Introduction: The modern age has provided huge quantities of data. Several “big data” sources (e.g., healthcare databases) can help in enhancing our understanding of human behavior and development. Yet, much of this data goes untapped in large part because the common statistical methods used in prevention research are not built for data with large numbers of variables and observations. Often in these situations, a researcher must rely on theory or risk inflating the Type-I error rate (i.e., the probability of rejecting the null when it should not be) by testing many associations. This problem is particularly discouraging when theory is not clear, the project is examining undocumented relationships, or the type of relationship between variables is unknown. Spurious results stemming from over-testing can waste researchers’ time and financial capital in chasing outcomes that will likely not be replicable. Because prevention research informs policy and intervention, false results can have lasting effects on individual lives. Fortunately, methods exist that can, without inflating error, explore large quantities of variables, model linear and nonlinear effects, and instinctively account for interactions among the variables. We demonstrated three of these methods that are of particular utility to prevention research to explore important predictors of adolescents’ and young adults’ time spent per day physically active.

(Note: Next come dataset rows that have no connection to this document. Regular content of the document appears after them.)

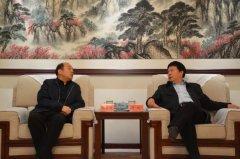 杨建国对话平顶山市委书记:培养产业内生动力 做好高质量发展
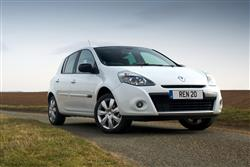 Car review: Renault Clio III (2009 - 2012)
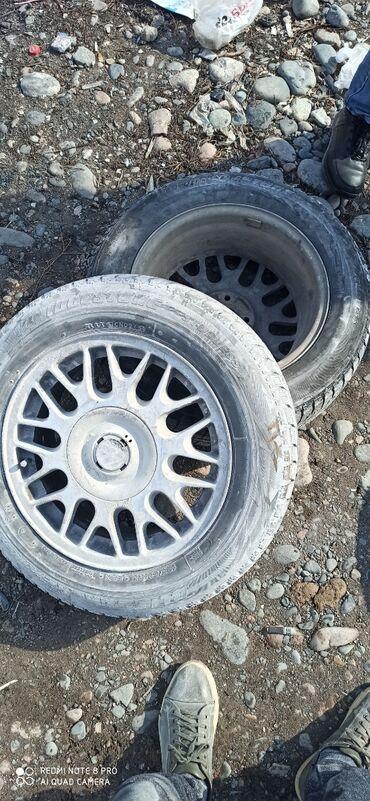 шины 195 65 r15 лето купить в Кыргызстан: 4*100 диски R15 срочно продаю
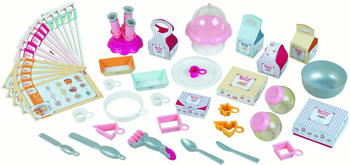 Klein Fun Food Factory Deluxe Set (9550)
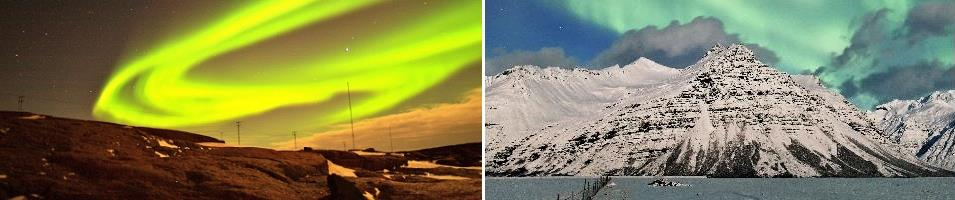 Northern Lights Discovery Tours 2019 - 2020 -  Iceland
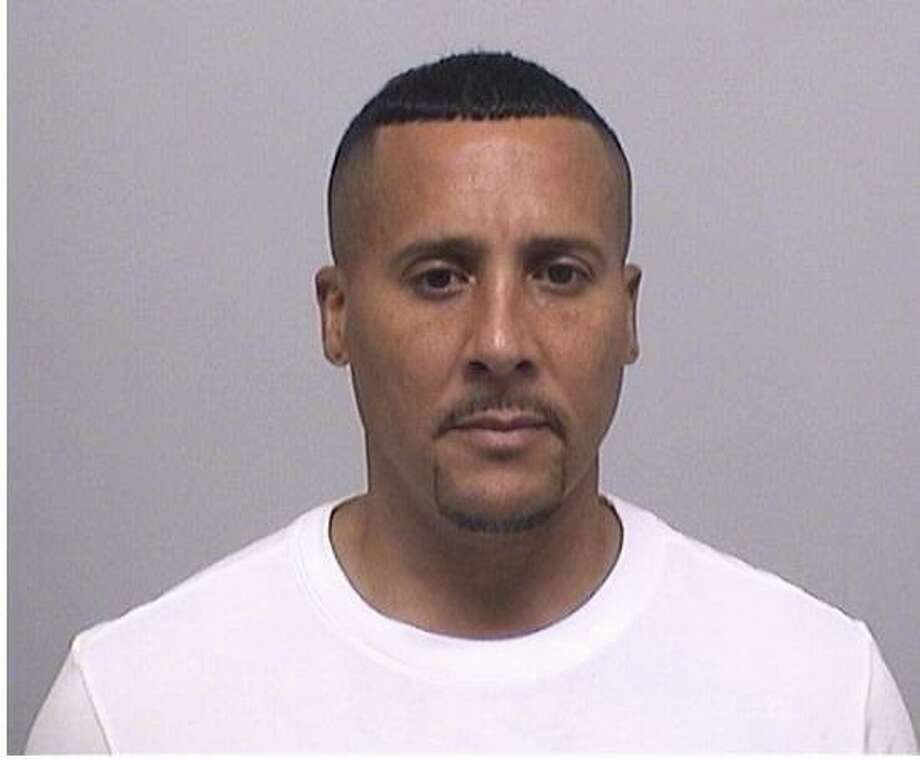 Hector Lopez Photo: Stamford Police Department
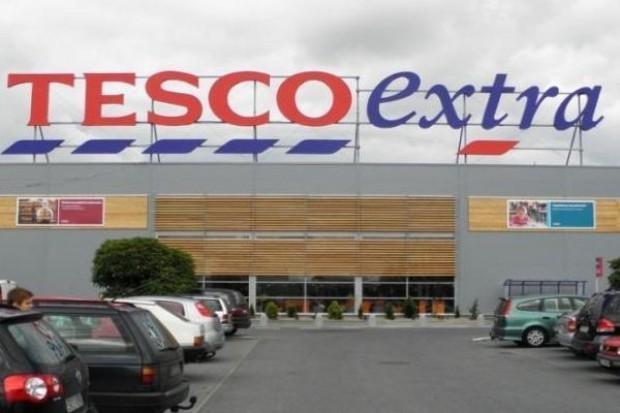 Tesco chce mieć do końca roku 14 hipermarketów Tesco Extra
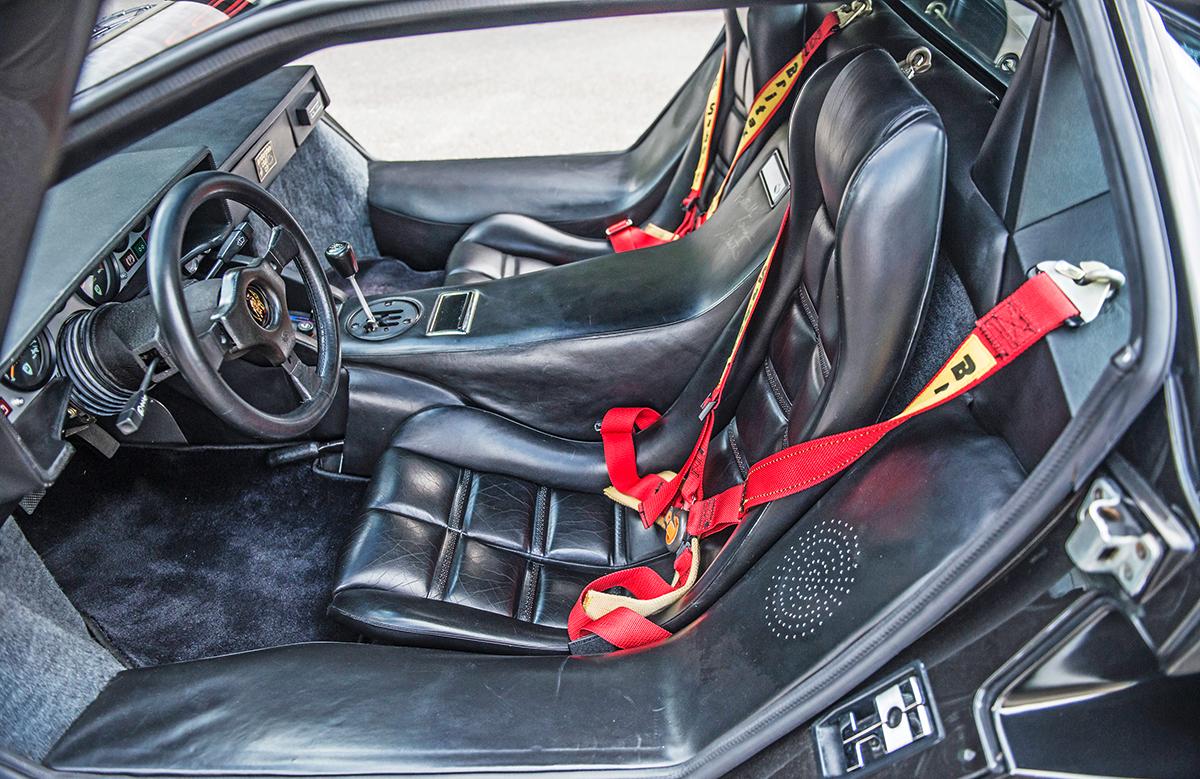 Leather-clad space pod interior, ready for blast-off. Just add Barbarella...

Methods: Conditional Inference Trees, Conditional Inference Forests and Random Forestswere used to identify predictors of adolescent/young adult physical activity among nearly 300 demographic and health variables from a large national survey from 2013 to 2014. We compared the methods in terms of the resulting important predictors and model accuracy, and presented their utility in exploring large data sets.
Results: Several variables were important predictors of physical activity: perceived level of activity necessary for health, the number of times eating out, waist circumference, drug usage, and eating behaviors. The nature of the relationships with physical activity were graphically presented for understanding of the direction and magnitude of the effect, many showing non-linear relationships that would otherwise be difficult to discover with more traditional methods.
Conclusions: Conditional Inference Trees/Forests and Random Forests can enhance researchers’ understanding of their data without a detrimental increase in error. By using these methods to study adolescent/young adult physical activity, we were able to support and extend previous research in the area, potentially leading to further analysis and integration of these relationships in more theoretical frameworks.